Thanks to so many absurd and conflicting stories and claims by experts, laymen, victims and purported perpetrators, 9/11 gave birth to so many conspiracy theories, similarly, this Easter Sunday terror attacks in Sri Lanka on 20thApril have also brought us to the threshold of multiple claims and theories about who did them, and why! Interestingly, most of them sound pathetically subjective lies and half-truths. Throughout, moments after the horrid massacre of more 253 people (the new official figure, down from an earlier 359), most analysts and media outlets, especially Western, Indian, and Israeli ones started sculpting and chiseling “truths” only to blame some unknown, little known, and well-known Muslim or Islamist terror outfits for the attacks. 

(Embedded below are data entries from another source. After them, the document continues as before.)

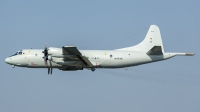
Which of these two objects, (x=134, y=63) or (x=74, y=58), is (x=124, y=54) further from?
(x=74, y=58)

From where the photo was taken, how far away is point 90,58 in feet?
124

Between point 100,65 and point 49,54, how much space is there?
4413 mm

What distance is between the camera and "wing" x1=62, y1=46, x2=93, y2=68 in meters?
35.5

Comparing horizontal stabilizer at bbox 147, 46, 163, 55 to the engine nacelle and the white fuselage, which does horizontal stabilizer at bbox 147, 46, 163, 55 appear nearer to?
the white fuselage

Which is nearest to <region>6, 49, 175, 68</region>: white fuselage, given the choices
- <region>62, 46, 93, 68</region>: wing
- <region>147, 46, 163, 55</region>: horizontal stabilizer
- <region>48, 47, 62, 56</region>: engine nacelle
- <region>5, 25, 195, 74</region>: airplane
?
<region>5, 25, 195, 74</region>: airplane

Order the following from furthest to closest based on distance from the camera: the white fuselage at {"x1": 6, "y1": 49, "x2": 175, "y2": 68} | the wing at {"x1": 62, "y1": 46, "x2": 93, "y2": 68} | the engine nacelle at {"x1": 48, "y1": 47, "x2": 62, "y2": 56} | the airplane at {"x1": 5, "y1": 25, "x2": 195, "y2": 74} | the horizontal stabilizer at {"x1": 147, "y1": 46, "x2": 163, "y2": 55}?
the white fuselage at {"x1": 6, "y1": 49, "x2": 175, "y2": 68} < the airplane at {"x1": 5, "y1": 25, "x2": 195, "y2": 74} < the horizontal stabilizer at {"x1": 147, "y1": 46, "x2": 163, "y2": 55} < the engine nacelle at {"x1": 48, "y1": 47, "x2": 62, "y2": 56} < the wing at {"x1": 62, "y1": 46, "x2": 93, "y2": 68}

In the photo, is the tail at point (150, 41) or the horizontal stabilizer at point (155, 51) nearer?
the horizontal stabilizer at point (155, 51)

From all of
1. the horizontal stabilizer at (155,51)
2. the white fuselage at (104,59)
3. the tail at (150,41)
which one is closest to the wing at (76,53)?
the white fuselage at (104,59)

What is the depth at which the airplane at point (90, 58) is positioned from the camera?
37.2 metres

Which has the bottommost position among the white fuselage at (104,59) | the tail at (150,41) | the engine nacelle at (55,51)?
the white fuselage at (104,59)

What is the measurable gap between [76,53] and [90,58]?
1755mm

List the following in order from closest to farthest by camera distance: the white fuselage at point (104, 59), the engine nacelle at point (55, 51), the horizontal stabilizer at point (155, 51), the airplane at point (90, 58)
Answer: the engine nacelle at point (55, 51) < the horizontal stabilizer at point (155, 51) < the airplane at point (90, 58) < the white fuselage at point (104, 59)

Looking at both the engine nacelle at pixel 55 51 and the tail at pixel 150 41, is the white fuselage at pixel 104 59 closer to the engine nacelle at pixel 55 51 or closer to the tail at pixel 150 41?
the tail at pixel 150 41

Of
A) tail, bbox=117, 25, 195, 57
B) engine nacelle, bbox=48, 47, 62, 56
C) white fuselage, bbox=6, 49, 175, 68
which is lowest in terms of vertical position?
white fuselage, bbox=6, 49, 175, 68
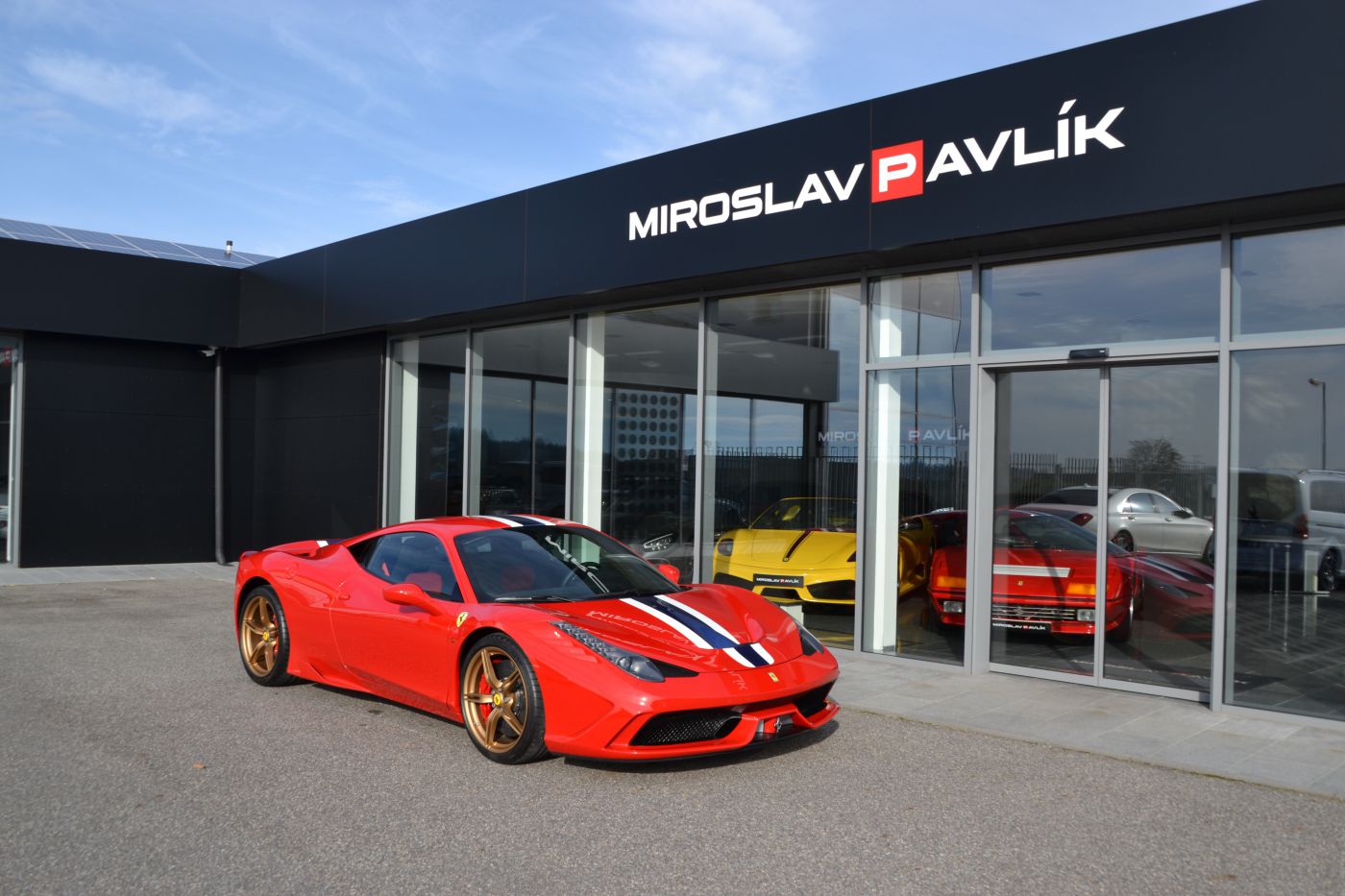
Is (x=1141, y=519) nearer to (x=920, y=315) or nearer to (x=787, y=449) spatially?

The so-called ISIS claim, which came more than forty-eight hours after the attacks that they had been behind them, further embellished their arguments by taking the whole world to only one scenario, i.e. Muslims, inspired by Islam, were the perpetrators of these horrific terror attacks. However, those who understand Islamist terrorism – most importantly, those who are honest and objective – know it quite well it’s too early to fathom the mystery behind the attacks. The so-called or purported ISIS claim doesn’t fetch anything beyond a “so-what-moment” for them as it raises more questions rather than answering many, about the whole thing.

This insensitivity, if not prejudice against Muslims, reminds me of what leading newspapers and analysts in the US did on 19th April 1995, moments after Timothy McVeigh had bombed a Federal Government building in Oklahoma City, killing 168 people. They just imputed the terror attack to some undefined, unknown Islamist terror outfit. This is another déjà vu moment for us! 

Now, where is the credible evidence to implicate Muslims for the latest terror attacks in Sri Lanka? What could be their possible motive? Can we really exonerate or keep some other suspects off the radar? Why should not we first finger point at countries or entities who do not like Sri Lanka flirting with China and allowing the latter to go ahead with its “String of Pearls” and the “Belt-Road” agenda in the country? Why should not we also suspect Sinhalese Buddhists who do not like Christians, Muslims, and Tamils? The world should not be told another hyped-up story about Islamist terrorism in Sri Lanka à la Oklahoma City bombing! By the way, one may pose the question to countries and media outlets who are now producing names and identities of “Muslim” terrorists behind the latest terror attacks in Sri Lanka: Since you knew the terrorists, why couldn’t you inform the Sri Lankan authorities before they killed so many people?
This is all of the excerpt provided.